Let \(\mathcal{E}\) be an ensemble of pure linearly independent states. Suppose that the unambiguous discrimination observable (1.1) yields the average success probability (1.3) equal to \(p^{ \textrm{succ} }\). Then, for any probability \(p'\in [p^{ \textrm{succ} },1),\) there exists a parameter \(p\in (0,1]\) such that the map

$$A^{ \textrm{succ} } = Q^{-(1-p)/2} \qquad\textit{and}\qquad A^{ \textrm{fail} } = (I - Q^{p - 1})^{1/2}$$

has the following properties :

  1. (1)

    it maps the ensemble \(\mathcal{E}\) to a new ensemble \(\mathcal{E}'\) with success probability \(p';\)

  2. (2)

    for the new ensemble \(\mathcal{E}',\) the success probability of unambiguous discrimination is higher than \(p_{ \textrm{succ} }\).

Note that the channel defined by the Kraus operators \(\{\Pi_i^{-1/2}\}_{i=0}^N\) related to the observable (1.1) does not transform states to orthogonal ones. The orthogonality of output states can be achieved by using classical measurement outcomes to prepare new states, which corresponds to the channel [4]

$$A_i = \frac{\sqrt{p_i^{ \textrm{succ} }}}{|\langle\psi_i^\perp|\psi_i\rangle|}|a_i\rangle\langle\psi_i^\perp|$$

with an orthogonal set \(|a_i\rangle\) (augmented with an inconclusive outcome operator \(A_0\)), which cannot be directly generalized to the case of an arbitrary success probability.

Note also that for any \(p\in [0,1]\) the condition \(I - Q^{-1} = 0\) implies the equality \(I - Q^{-p} = 0\); therefore, the channels (3.1) and (3.2) are well defined.

As an example of such a transformation, we can consider the case of unambiguous discrimination (1.1) in which the success probability (1.2) is the same for all states of the ensemble, which is achieved by setting

$$\eta_i \propto \frac {1}{|\langle\psi_i^\perp|\psi_i\rangle|^2}.$$

Such an observable corresponds to the operator \(Q=\alpha\sum_{i=1}^N|\psi_i\rangle\langle\psi_i|\), where \(\alpha\) is chosen from the requirement \( \lambda_{\textrm{min}} (Q)=1\). For such a choice of the parameters, the transformation (3.1) makes the ensemble of states more distinguishable by approaching it to the ensemble of orthogonal states, while preserving their probabilities. In other particular cases, such a transformation can be used for eavesdropping in quantum cryptography.

As another example, consider the operator \(Q\) in which the signal probabilities are taken into account:

$$Q = \alpha\sum_{i=1}^N p_i|\psi_i\rangle\langle\psi_i|,$$

where \(\alpha\) is again chosen from the requirement \( \lambda_{\textrm{min}} (Q)=1\). A remarkable property of the channel (3.1) associated with such an operator is that for \(p=1\) the mean state of the new ensemble (3.3) is proportional to the identity operator:

$$\begin{aligned} \, \sum_{i=1}^N p_i \langle\psi_i|Q^{-1}|\psi_i\rangle \frac{Q^{-1/2}|\psi_i\rangle\langle\psi_i|Q^{-1/2}}{\langle\psi_i|Q^{-1}|\psi_i\rangle} &= \sum_{i=1}^N p_i Q^{-1/2}|\psi_i\rangle\langle\psi_i|Q^{-1/2} \\[3pt] &= Q^{-1/2}\Biggl( \kern1pt \sum_{i=1}^N p_i|\psi_i\rangle\langle\psi_i|\Biggr)Q^{-1/2} = \frac{1}{\alpha}I. \end{aligned}$$

This implies that all states become equiprobable.

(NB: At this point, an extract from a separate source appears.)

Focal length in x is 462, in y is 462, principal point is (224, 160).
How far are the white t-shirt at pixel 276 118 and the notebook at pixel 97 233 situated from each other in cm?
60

Consider the Holevo quantity of an ensemble of states [7], which characterizes the maximum of classical information extracted from the ensemble and which is equal for pure states to

$$\chi(\{|\psi_i\rangle\}, \{p_i\}) = S\Biggl( \kern1pt \sum_{i=1}^N p_i|\psi_i\rangle\langle\psi_i|\Biggr),$$

where \(S(\rho)=- \operatorname{Tr} \rho\log\rho\) is the von Neumann entropy.

For the transformation in the last example, the Holevo quantity of the ensemble increases with increasing \(p\), until it becomes equal to \(\log N\) for \(p=1\), i.e., to the Holevo quantity for the ideal data transmission, which is achieved, among other things, by changing the probabilities of states: the most probable states give a successful result with lower probability, while the low-probability states have higher success probability, which affects the final probabilities of the states. Note also that the last transformation can be applied to the case of classical (diagonalizable in a single basis) signals as well, which results in equalization of the signal probabilities, namely, in the exclusion of a part of states of highest probability.

However, in the general case of arbitrary \(Q\), we cannot argue that the Holevo quantity for the channel (2.6) will certainly increase in case of success, because changes in signal probabilities that lead to a decrease in this quantity are also possible.

Conclusions

An important property of ensembles of quantum states is that they cannot be reliably distinguished. However, in a number of cases, this restriction can be overcome in a probabilistic way with the use of postselective measurements. In this paper, we have proposed a generalization of the transformation of unambiguous discrimination of quantum states, which can be constructed for any success probability. In case of success, this transformation makes the states more distinguishable in the sense that the probability of unambiguous discrimination of new states becomes higher.

The proposed transformation also applies to sets of states for which reliable discrimination is impossible due to their linear dependence. The situation is similar to that with the filtering transformation [1], which, in the case of four states in the two-dimensional space, makes the states in each pair mutually orthogonal.

A particular case of the transformation is the soft filtering operation, which has already been used in constructing new eavesdropping strategies in quantum cryptography (see [2, 9, 10]).

The main reasons why such a transformation may be useful to the eavesdropper are as follows:

  1. the eavesdropper does not need to spend resources on distinguishing between all states, because in a number of protocols one can use the subsequently obtained additional information; for example, this may be the information that the states belong to a subset of the original ensemble, which is important in the presence of control states or in the case when the transmitted states are divided into different bases;

  2. in a configuration of states for which the probability of unambiguous discrimination of all states is too low, such a transformation allows one to obtain partial information with higher success probability; in particular, this makes partial eavesdropping more efficient for large distances between legitimate users;

  3. the additional parameter allows one to better adjust the attack parameters to different situations, thus making eavesdropping more flexible.

A drawback of the proposed transformation is that it cannot be directly generalized to the case of unambiguous identification of one of the states of the ensemble, because the transformation is aimed at mapping a set of vectors to an orthogonal set, which loses its meaning for a set consisting of only one state.

Another drawback of the constructed transformation is that it does not produce the desired effect on a set of mixed states. It is known that in many cases mixed states can also be unambiguously distinguished; however, Proposition 1 does not hold for them, because the operator \(Q\) involved in it maps mixed states to a set of mixed states for which it is inappropriate to speak of mutual orthogonality. Thus, the proposed construction needs to be modified for one to be able to apply it to mixed states.